Required action: Give all of the listing again word for word, with images excluded.

Stored data:
================================

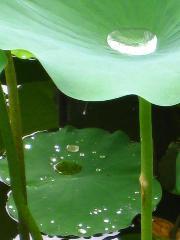 花暦 蓮 : 祇園祭の頃に蓮の花のたよりが届き、盛夏に向けて次々と花開いてゆきます。 この寺院の蓮池はまだ固い蕾ですが、朝露が残る葉も楽しみのひとつとなっています。7/26からは法金剛院の観蓮会がはじまります。
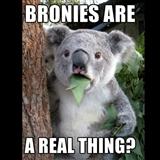 Koala can't believe it by changingcactus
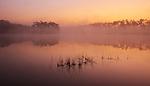 Long Pine Key, Everglades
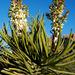 Yucca schidigera - Photo (c) Jay Iwasaki, μερικά δικαιώματα διατηρούνται (CC BY)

================================

Output below:
 花暦 蓮 : 祇園祭の頃に蓮の花のたよりが届き、盛夏に向けて次々と花開いてゆきます。 この寺院の蓮池はまだ固い蕾ですが、朝露が残る葉も楽しみのひとつとなっています。7/26からは法金剛院の観蓮会がはじまります。
 Koala can't believe it by changingcactus
 Long Pine Key, Everglades
 Yucca schidigera - Photo (c) Jay Iwasaki, μερικά δικαιώματα διατηρούνται (CC BY)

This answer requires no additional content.